A key differentiating factor is the marked difference in the proportion of graduates from professional programs who become licensed members and practise in their respective profession. A large proportion of graduates from education, health and law programs pursue licensure, although many law and education graduates work in unrelated occupations. The rates of engineering and architecture graduates obtaining professional licences are significantly lower. In fact, there are as many engineering graduates employed in other occupations that normally require a university degree as there are employed in the engineering profession.
The labour market for professional degree graduates in fields with a narrow range of employment opportunities related to the field of study, as is the case in health and education, are tightly linked to the ratio of available graduates in professional programs to the number of employment opportunities in the profession. In the case of both health and education, government has significant influence over both the supply (number of funded seats in professional programs) and the demand (employment in the profession).
Attempts to manage these labour markets have tended to result in swings between under-supply of new entrants and over-supply without ever achieving a sustainable balance. Lengthy periods of training and long lags in supply responses result in over-reactions to short-term labour market conditions. In the case of teachers, Ontario has produced an estimated 26,000 more qualified teachers than available teaching jobs in the province since 2006. This trend may reverse in the coming decade.

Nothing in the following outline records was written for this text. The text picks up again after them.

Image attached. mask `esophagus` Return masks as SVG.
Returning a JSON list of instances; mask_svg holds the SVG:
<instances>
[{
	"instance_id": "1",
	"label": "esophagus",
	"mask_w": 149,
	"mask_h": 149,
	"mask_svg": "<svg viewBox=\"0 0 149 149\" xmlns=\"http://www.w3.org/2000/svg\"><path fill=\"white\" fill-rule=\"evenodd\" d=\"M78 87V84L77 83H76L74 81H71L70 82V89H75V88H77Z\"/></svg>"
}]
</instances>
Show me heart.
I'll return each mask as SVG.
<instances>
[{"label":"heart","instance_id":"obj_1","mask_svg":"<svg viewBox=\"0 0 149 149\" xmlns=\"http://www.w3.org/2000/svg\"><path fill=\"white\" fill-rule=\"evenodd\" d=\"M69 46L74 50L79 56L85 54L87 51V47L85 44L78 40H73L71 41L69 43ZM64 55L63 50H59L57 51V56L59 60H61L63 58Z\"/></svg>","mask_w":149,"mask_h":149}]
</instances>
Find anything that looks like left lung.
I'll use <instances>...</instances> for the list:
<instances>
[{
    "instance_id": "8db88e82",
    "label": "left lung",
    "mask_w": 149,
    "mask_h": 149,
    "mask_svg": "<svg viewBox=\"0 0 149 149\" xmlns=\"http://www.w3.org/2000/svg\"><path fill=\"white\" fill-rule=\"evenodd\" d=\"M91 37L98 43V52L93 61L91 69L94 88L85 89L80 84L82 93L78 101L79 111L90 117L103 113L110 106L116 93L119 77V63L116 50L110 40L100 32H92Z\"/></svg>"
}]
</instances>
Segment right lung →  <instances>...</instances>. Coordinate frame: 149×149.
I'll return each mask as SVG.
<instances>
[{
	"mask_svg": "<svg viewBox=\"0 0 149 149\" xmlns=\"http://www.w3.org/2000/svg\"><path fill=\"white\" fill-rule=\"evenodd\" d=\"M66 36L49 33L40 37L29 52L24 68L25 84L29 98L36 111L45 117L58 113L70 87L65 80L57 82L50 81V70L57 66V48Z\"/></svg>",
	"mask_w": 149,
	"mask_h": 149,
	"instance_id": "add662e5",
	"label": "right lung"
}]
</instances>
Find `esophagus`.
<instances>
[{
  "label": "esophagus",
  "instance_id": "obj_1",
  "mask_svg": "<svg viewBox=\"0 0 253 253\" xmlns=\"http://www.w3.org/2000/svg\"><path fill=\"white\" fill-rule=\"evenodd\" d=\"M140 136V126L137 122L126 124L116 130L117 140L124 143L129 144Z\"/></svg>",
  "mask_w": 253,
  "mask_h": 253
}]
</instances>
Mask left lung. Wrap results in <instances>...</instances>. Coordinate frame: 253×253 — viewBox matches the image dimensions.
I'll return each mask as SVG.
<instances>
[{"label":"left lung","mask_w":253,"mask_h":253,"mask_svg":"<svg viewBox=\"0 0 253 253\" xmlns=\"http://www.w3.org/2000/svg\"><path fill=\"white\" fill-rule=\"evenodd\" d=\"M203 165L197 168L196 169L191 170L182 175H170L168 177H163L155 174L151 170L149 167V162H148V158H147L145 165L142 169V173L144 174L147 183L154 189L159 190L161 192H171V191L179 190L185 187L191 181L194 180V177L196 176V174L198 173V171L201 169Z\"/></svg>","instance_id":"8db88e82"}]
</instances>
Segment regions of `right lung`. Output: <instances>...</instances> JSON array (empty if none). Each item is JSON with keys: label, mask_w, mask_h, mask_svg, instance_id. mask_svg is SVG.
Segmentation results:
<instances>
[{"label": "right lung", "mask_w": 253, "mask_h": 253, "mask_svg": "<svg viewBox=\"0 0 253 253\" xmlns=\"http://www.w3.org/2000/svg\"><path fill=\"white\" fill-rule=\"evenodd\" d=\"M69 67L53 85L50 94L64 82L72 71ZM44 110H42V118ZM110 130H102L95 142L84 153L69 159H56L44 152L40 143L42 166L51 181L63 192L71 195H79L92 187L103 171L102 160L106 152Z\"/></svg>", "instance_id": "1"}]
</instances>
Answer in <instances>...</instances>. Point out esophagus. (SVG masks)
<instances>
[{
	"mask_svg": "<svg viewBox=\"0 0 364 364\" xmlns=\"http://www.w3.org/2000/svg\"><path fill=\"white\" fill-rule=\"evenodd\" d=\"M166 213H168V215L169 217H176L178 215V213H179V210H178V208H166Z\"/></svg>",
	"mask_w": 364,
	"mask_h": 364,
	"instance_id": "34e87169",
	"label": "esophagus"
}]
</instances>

The labour market for graduates from law, engineering and architecture programs is influenced much more by employment demands in the general economy and more broadly related fields. An imbalance between graduation rates and job openings leads to significant employment in fields unrelated to graduates’ university training and also to significant under-employment. This trend is expected to accelerate with continued growth in enrolment in these professional degree programs and increased labour market diversification. A significant increase in law school enrolments in recent years is anticipated to result in 1.6 new licensed lawyers for every new practicing position available over the coming decade.
Although long-term employment projections should always be interpreted as scenarios based on assumptions about growth as well as changes in technology, policy and the regulatory environment,they do serve as a useful baseline for labour market planning. Long-term demographic trends gleaned from labour force statistics and administrative data of professional regulatory bodies show consistent and distinct patterns in retirements and voluntary exits across many regulated professions. Consistent monitoring of these demand-side factors provides a useful tool for tracking short- and medium-term hiring requirements.
The supply side of the equation is determined in large part by changes in enrolment patterns. Enrolments are influenced by swings in attitudes and expectations of prospective students and available program spaces. The latter can be expanded with increased funding, or reduced, although usually with greater resistance. Attitudes and expectations, on the other hand, are deeply rooted and when shifts occur they tend to occur slowly, but markedly; presenting perhaps the biggest challenge to the effective management of labour markets.